Minimum-wage workers in 22 states are going to see more money in their paychecks in the new year.
Those increases will affect an estimated 9.9 million workers, according to the Economic Policy Institute (EPI), which estimates that those bumped wages will add up to an additional $6.95 billion in pay.
In addition to those 22 states, 38 cities and counties will also increase their minimum wages above state minimums on Jan. 1.
According to the Department of Labor, 20 states will maintain the federal minimum wage of $7.25 an hour.
And according to EPI, of the 17.6 million workers earning less than $15 an hour, nearly half live in those 20 states that continue to stick to the federal minimum wage — which has not changed since 2009.
The cost of living, however, has skyrocketed.
The federal minimum wage is a joke. Tie it to the cost of living or something so it stays up-to-date automatically, and politicians can’t use it as a bargaining chip.

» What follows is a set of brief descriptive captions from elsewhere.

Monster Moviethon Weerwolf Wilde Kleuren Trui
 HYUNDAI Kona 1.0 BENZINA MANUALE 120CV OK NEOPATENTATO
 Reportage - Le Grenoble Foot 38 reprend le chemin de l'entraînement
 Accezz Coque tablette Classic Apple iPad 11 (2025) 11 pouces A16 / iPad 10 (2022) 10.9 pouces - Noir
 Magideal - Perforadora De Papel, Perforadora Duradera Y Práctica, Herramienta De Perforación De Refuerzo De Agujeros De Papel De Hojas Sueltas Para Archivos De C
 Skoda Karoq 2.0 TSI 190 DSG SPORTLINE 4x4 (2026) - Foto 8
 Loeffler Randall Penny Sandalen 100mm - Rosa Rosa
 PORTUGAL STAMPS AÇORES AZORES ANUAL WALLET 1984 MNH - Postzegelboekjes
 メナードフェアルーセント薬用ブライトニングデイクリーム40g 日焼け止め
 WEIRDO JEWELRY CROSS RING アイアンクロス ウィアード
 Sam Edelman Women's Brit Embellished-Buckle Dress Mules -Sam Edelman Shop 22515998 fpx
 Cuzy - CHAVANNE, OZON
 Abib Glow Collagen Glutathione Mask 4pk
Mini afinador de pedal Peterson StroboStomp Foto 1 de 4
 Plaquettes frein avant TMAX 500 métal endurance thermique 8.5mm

It should be tied to local areas. Someone living in the middle of nowhere doesn’t need nearly as much money as someone living in the middle of a city. Tie minimum wage to local inflation, maybe on a county level.
You’re entirely correct. My only concern is that tying the federal minimum wage to a less important standard might encourage employers to manipulate that standard in order to keep wages down. Something like the Cost of Living Index (CLI) is major, and really hard to mess with, especially without having many complex consequences. In my eyes, that gives it some built in security. Plus, existing minimum wage laws (whether they’re state or federal) don’t take location into account.
Still, though, I’m not very knowledgeable about economics, and you raise an important point.